Iran continues to support its allies in the region because this serves its expansionist ambitions, they observed, regardless of the cost to its economy and the suffering of its own people.

To this end, Iran "operates through regional allies to supply weapons to the Houthis and support them militarily", political analyst Adel al-Shogaa told Al-Mashareq.

According to political analyst Faisal Ahmed, Iranian smuggling of weapons and missile parts to the Houthis is carried out via certain Islamic Revolutionary Guards Corps (IRGC) units which handle strategic operations.

Iran's economic crisis

"Iran's economy is facing major challenges and losses because of US sanctions and a ban on its oil sales," Ahmed said.

In January, the World Bank reported that the Iranian economy was contracting at a faster-than-previous rate, estimating it shrank 8.7% in 2019, compared to the previous year. Its forecast for Iran's gross domestic product (GDP) growth is 0% in 2020 and 1% in both 2021 and 2022.

"Iran is doing its best to smuggle weapons to the Houthis so they can launch military strikes that harm the economies of regional countries and the world economy," Ahmed said.

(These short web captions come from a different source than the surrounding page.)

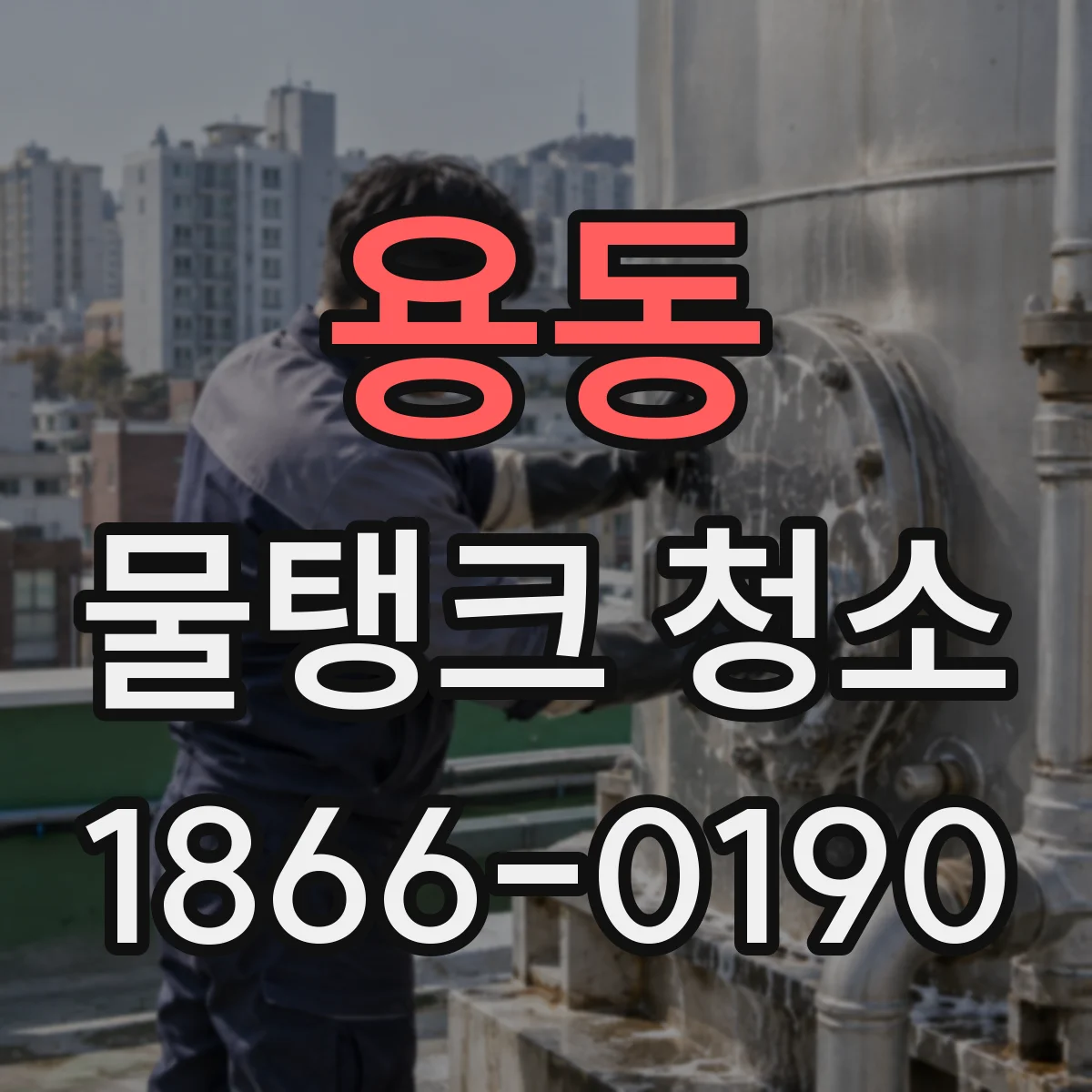 용동 물탱크 청소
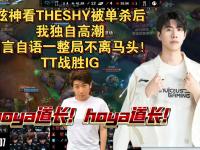 28圈- 扎克拉文扣篮大赛集锦 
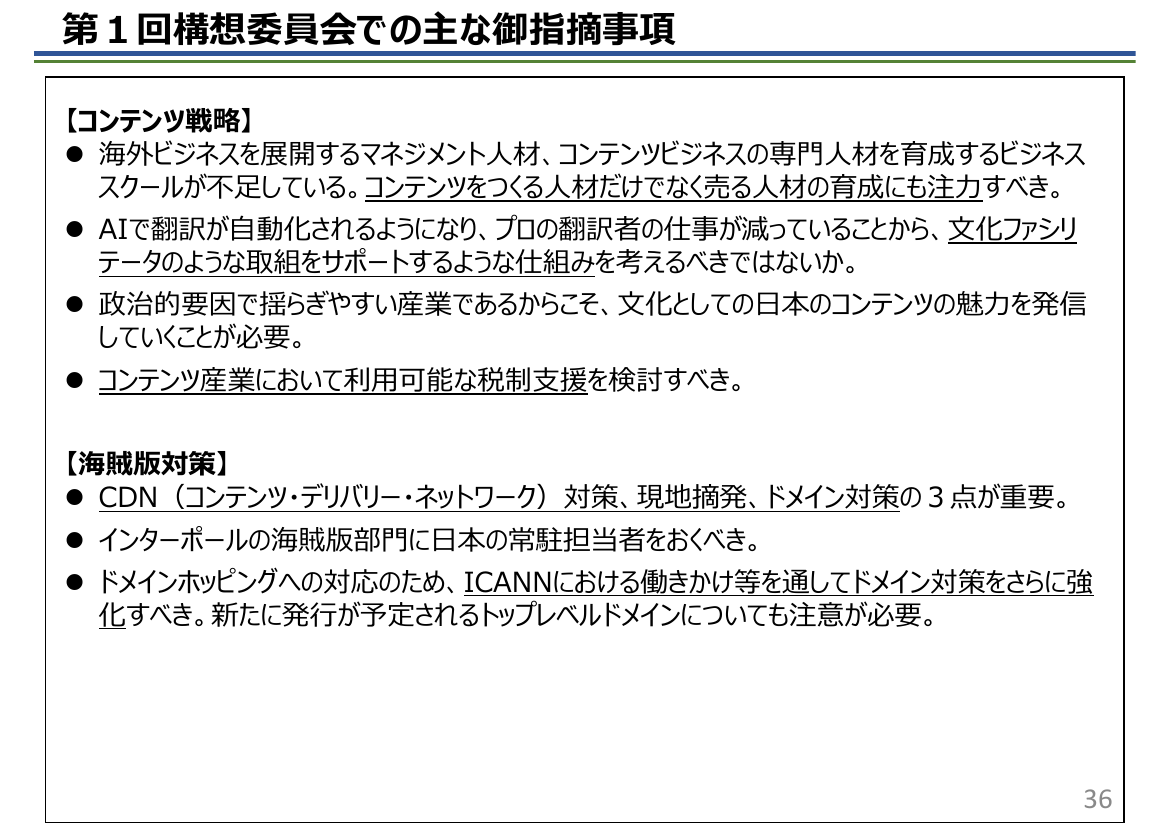 第1回構想委員会での主な御指摘事項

This move is intended to exert pressure on world powers so that they alleviate economic sanctions on it, he said, noting that "it seems that it is facing the economic war with a military war for economic purposes".

The chief concern is that weapons are continuing to flow to the Houthis, and that some parties are involved in this illegal transaction, despite the enforcement of an arms embargo, political analyst Khaled Ahmed told Al-Mashareq.

Arms supplied to Houthis

"There are regional proxies allied with Iran that can play an important role in helping Iran deliver weapons and different forms of support to the Houthis," Khaled Ahmed said.

There are "many possibilities for how smuggled Iranian weapons are delivered to the Houthis", he noted.

"The IRGC has units specialised in delivering these weapons, especially sophisticated weapons that are used to realise strategic goals that serve Iran's interests," he said.

According to the UN panel's report, he said, weapons seem to have been smuggled to the Houthis via two routes -- one by sea, and another overland via Oman, through territory controlled by the Yemeni government.

"Although Iran's economy continues to suffer, the regime continues to support the Houthis with weapons," he said, adding that "Iran is ready to provide all forms of support to the Houthis at the expense of its internal economy".

"This is because it considers the Houthis a tool of the war it is waging to protect its national interests in the face of regional and international parties," he said.